* _What is needed_
Return the entries in full, exactly as they were written.

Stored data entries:
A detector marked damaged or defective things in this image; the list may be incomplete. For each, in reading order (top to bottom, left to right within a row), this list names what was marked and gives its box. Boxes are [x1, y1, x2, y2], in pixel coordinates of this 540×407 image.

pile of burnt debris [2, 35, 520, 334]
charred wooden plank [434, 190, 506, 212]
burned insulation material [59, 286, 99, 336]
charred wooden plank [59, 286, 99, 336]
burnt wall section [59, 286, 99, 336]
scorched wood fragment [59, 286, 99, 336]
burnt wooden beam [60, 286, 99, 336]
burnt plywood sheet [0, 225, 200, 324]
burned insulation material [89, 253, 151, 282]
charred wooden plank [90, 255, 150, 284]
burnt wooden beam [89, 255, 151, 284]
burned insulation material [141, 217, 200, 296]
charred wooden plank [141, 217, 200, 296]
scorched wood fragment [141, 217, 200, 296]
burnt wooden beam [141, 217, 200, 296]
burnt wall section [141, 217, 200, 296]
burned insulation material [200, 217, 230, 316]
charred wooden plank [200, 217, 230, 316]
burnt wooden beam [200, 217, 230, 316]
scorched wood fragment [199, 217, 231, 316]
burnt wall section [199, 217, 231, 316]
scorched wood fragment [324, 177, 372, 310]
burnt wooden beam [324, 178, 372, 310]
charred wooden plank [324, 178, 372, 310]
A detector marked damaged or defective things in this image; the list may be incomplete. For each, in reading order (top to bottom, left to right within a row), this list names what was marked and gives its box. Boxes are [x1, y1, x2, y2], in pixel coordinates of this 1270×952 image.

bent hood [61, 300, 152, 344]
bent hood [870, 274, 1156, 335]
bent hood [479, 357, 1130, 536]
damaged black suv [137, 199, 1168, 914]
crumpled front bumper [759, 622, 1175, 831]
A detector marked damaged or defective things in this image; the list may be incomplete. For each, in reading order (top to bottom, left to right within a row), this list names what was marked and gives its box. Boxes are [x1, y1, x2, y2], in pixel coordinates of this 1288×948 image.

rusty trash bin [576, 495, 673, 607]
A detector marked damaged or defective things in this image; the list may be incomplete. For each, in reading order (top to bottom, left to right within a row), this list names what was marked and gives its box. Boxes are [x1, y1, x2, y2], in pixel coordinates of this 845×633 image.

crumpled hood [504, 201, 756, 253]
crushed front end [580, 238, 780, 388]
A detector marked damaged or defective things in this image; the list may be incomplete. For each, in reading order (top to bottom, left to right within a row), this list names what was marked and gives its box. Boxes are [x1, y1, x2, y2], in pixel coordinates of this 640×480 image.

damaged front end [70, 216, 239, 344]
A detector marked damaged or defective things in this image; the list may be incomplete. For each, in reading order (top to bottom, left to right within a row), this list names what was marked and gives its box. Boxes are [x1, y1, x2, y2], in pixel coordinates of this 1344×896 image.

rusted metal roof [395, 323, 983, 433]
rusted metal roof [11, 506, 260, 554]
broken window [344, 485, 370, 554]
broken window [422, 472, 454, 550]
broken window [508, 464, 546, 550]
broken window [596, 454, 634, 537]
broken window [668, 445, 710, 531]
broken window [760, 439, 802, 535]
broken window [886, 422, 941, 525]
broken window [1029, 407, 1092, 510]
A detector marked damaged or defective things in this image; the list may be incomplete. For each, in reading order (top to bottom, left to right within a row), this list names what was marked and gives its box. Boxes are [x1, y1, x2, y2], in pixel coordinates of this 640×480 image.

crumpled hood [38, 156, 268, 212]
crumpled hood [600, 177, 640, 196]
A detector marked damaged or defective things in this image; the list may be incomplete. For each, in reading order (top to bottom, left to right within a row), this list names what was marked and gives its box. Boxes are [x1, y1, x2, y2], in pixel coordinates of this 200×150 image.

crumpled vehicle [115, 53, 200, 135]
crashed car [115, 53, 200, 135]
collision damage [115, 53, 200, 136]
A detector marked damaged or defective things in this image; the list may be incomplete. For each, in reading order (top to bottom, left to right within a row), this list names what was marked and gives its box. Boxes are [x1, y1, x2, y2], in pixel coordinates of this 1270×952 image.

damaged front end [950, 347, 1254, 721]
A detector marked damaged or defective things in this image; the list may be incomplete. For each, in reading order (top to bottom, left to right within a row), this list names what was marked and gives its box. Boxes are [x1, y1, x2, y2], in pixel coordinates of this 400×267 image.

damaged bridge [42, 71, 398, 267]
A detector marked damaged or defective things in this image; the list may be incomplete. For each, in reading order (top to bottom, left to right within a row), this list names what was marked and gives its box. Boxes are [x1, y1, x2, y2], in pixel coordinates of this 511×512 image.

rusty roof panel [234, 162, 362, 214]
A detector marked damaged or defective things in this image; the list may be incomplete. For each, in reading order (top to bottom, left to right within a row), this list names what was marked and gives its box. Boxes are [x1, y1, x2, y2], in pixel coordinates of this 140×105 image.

* _Result for this exercise_
A detector marked damaged or defective things in this image; the list may be incomplete. For each, in reading order (top to bottom, left to right within a row), this list names what was marked and gives its box. Boxes are [x1, y1, x2, y2], in pixel coordinates of this 540×407 image.

pile of burnt debris [2, 35, 520, 334]
charred wooden plank [434, 190, 506, 212]
burned insulation material [59, 286, 99, 336]
charred wooden plank [59, 286, 99, 336]
burnt wall section [59, 286, 99, 336]
scorched wood fragment [59, 286, 99, 336]
burnt wooden beam [60, 286, 99, 336]
burnt plywood sheet [0, 225, 200, 324]
burned insulation material [89, 253, 151, 282]
charred wooden plank [90, 255, 150, 284]
burnt wooden beam [89, 255, 151, 284]
burned insulation material [141, 217, 200, 296]
charred wooden plank [141, 217, 200, 296]
scorched wood fragment [141, 217, 200, 296]
burnt wooden beam [141, 217, 200, 296]
burnt wall section [141, 217, 200, 296]
burned insulation material [200, 217, 230, 316]
charred wooden plank [200, 217, 230, 316]
burnt wooden beam [200, 217, 230, 316]
scorched wood fragment [199, 217, 231, 316]
burnt wall section [199, 217, 231, 316]
scorched wood fragment [324, 177, 372, 310]
burnt wooden beam [324, 178, 372, 310]
charred wooden plank [324, 178, 372, 310]
A detector marked damaged or defective things in this image; the list may be incomplete. For each, in reading order (top to bottom, left to right within a row), this list names what was marked and gives its box. Boxes are [x1, y1, x2, y2], in pixel coordinates of this 1270×952 image.

bent hood [61, 300, 152, 344]
bent hood [870, 274, 1156, 335]
bent hood [479, 357, 1130, 536]
damaged black suv [137, 199, 1168, 914]
crumpled front bumper [759, 622, 1175, 831]
A detector marked damaged or defective things in this image; the list may be incomplete. For each, in reading order (top to bottom, left to right within a row), this list names what was marked and gives its box. Boxes are [x1, y1, x2, y2], in pixel coordinates of this 1288×948 image.

rusty trash bin [576, 495, 673, 607]
A detector marked damaged or defective things in this image; the list may be incomplete. For each, in reading order (top to bottom, left to right within a row), this list names what was marked and gives its box. Boxes are [x1, y1, x2, y2], in pixel coordinates of this 845×633 image.

crumpled hood [504, 201, 756, 253]
crushed front end [580, 238, 780, 388]
A detector marked damaged or defective things in this image; the list may be incomplete. For each, in reading order (top to bottom, left to right within a row), this list names what was marked and gives its box. Boxes are [x1, y1, x2, y2], in pixel coordinates of this 640×480 image.

damaged front end [70, 216, 239, 344]
A detector marked damaged or defective things in this image; the list may be incomplete. For each, in reading order (top to bottom, left to right within a row), this list names what was marked and gives its box. Boxes are [x1, y1, x2, y2], in pixel coordinates of this 1344×896 image.

rusted metal roof [395, 323, 983, 433]
rusted metal roof [11, 506, 260, 554]
broken window [344, 485, 370, 554]
broken window [422, 472, 454, 550]
broken window [508, 464, 546, 550]
broken window [596, 454, 634, 537]
broken window [668, 445, 710, 531]
broken window [760, 439, 802, 535]
broken window [886, 422, 941, 525]
broken window [1029, 407, 1092, 510]
A detector marked damaged or defective things in this image; the list may be incomplete. For each, in reading order (top to bottom, left to right within a row), this list names what was marked and gives its box. Boxes are [x1, y1, x2, y2], in pixel coordinates of this 640×480 image.

crumpled hood [38, 156, 268, 212]
crumpled hood [600, 177, 640, 196]
A detector marked damaged or defective things in this image; the list may be incomplete. For each, in reading order (top to bottom, left to right within a row), this list names what was marked and gives its box. Boxes are [x1, y1, x2, y2], in pixel coordinates of this 200×150 image.

crumpled vehicle [115, 53, 200, 135]
crashed car [115, 53, 200, 135]
collision damage [115, 53, 200, 136]
A detector marked damaged or defective things in this image; the list may be incomplete. For each, in reading order (top to bottom, left to right within a row), this list names what was marked and gives its box. Boxes are [x1, y1, x2, y2], in pixel coordinates of this 1270×952 image.

damaged front end [950, 347, 1254, 721]
A detector marked damaged or defective things in this image; the list may be incomplete. For each, in reading order (top to bottom, left to right within a row), this list names what was marked and gives its box. Boxes are [x1, y1, x2, y2], in pixel coordinates of this 400×267 image.

damaged bridge [42, 71, 398, 267]
A detector marked damaged or defective things in this image; the list may be incomplete. For each, in reading order (top to bottom, left to right within a row), this list names what was marked and gives its box. Boxes are [x1, y1, x2, y2], in pixel coordinates of this 511×512 image.

rusty roof panel [234, 162, 362, 214]
A detector marked damaged or defective things in this image; the list may be incomplete. For each, in reading order (top to bottom, left to right within a row), this list names what was marked and gives its box. Boxes are [x1, y1, x2, y2], in pixel coordinates of this 140×105 image.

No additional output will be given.